Le Festival Musiques métisses je l’ai côtoyé, fréquenté assidument à certaines périodes, parfois délaissé  – comme un vieil ami qu’on ose parfois négliger car le lien ne sera jamais vraiment rompu. Seulement voilà, aujourd’hui pour des raisons extérieures, le lien semble bien mal en point. Musiques Métisses, qui venait de fêter ses quarante ans d’existence, n’est plus. Du moins plus pour l’instant. Les politiques ont décidé de fermer les vannes face aux problèmes financiers récurrents de la manifestation, qui rappelons-le, hormis les concerts de la grande scène, proposait de multiples activités gratuites : concerts dans les écoles, dans les EMS, débats et conférences autour de la littérature africaine (Littérature Métisses).

Il est évident qu’une manifestation comme Musiques Métisses ne peut pas être économiquement viable. Il est évident qu’une manifestation comme Musiques Métisses est beaucoup plus qu’un simple festival de musiques.

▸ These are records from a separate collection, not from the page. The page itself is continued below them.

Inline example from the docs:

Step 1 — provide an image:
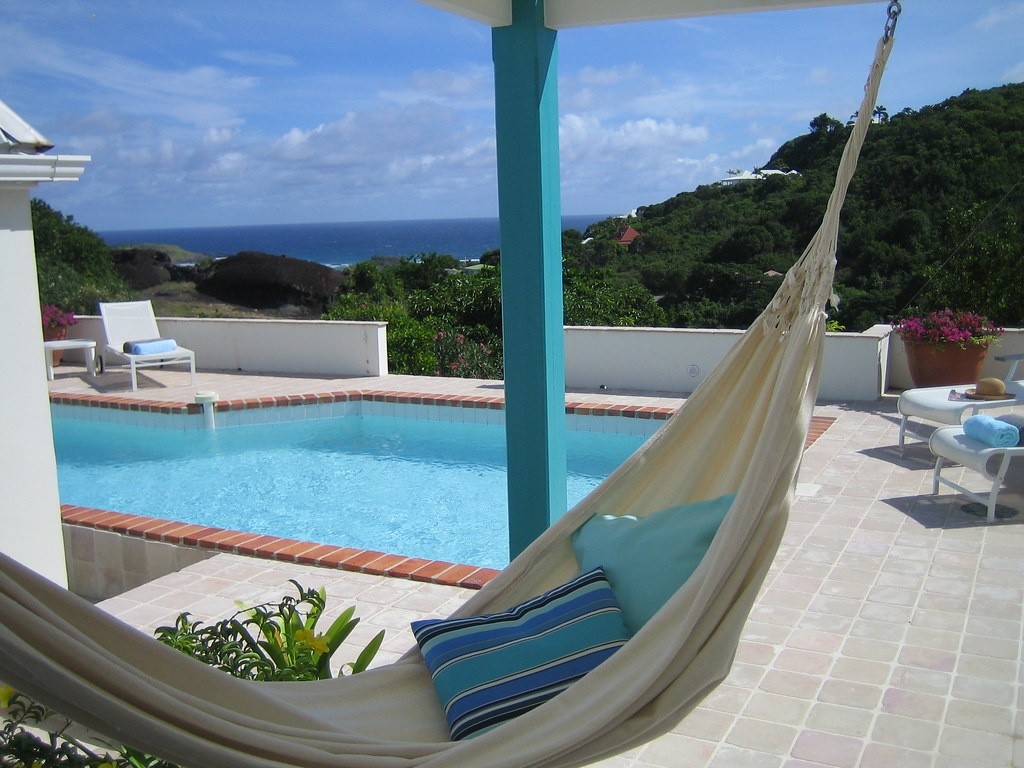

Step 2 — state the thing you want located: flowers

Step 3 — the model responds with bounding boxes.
[40,304,80,331]
[890,309,1005,351]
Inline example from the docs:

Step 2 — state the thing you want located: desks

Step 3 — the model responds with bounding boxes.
[44,339,96,381]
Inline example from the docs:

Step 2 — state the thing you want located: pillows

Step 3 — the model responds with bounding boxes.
[572,492,737,638]
[123,338,178,355]
[402,563,633,743]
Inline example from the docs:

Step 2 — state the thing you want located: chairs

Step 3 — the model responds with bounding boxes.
[896,354,1024,461]
[99,300,196,392]
[928,425,1024,525]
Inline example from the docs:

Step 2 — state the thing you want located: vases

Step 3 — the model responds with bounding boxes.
[903,341,991,388]
[43,326,67,367]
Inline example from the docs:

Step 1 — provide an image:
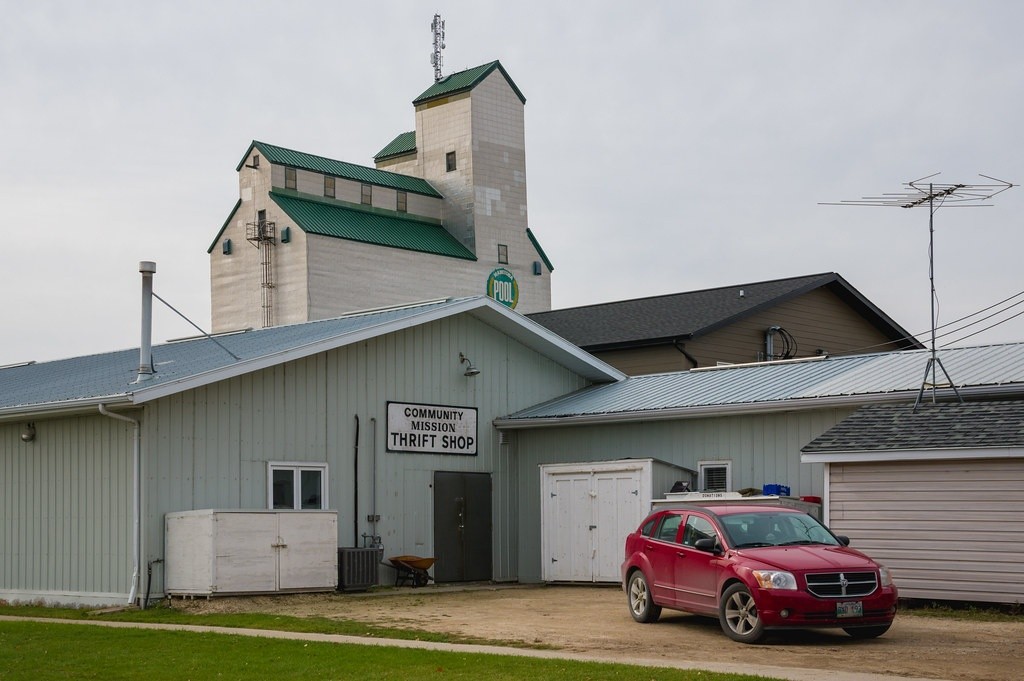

Musiques Métisses c’est une utopie, un grand rassemblement d’artistes et d’activistes musicaux convaincus que la musique, les actions sur le terrain pouvaient permettre le dialogue, l’échange, la mixité. Décider de ne plus soutenir Musiques Métisses, c’est choisir de baisser les bras et de se renfermer encore un peu plus dans la morosité ambiante de cette année 2015, décidément bien déprimante.

L’île des possibles

Quant à la musique, elle a toujours été la garante des bonnes vibrations de ce monde éphémère que l’équipe du festival construisait chaque année avec attention, amour et détermination sur l’île de Bourgine pendant les trois jours du week-end de la Pentecôte.

Dans les années 90, j’y ai découvert les cuivres déjantés de Gangbé Brass Band, fanfare improbable qui vient justement de renaître de ses cendres avec la parution d’un nouvel album et d’un documentaire d’Arnaud Robert. J’ai aussi succombé à la fureur des koras électrisées de Ba Cissoko, à l’ambivalence de la voix mutante de Jimmy Scott, au charme envoûtant de la sublimissime et bouleversante chanteuse tchadienne Mounira Mitchala.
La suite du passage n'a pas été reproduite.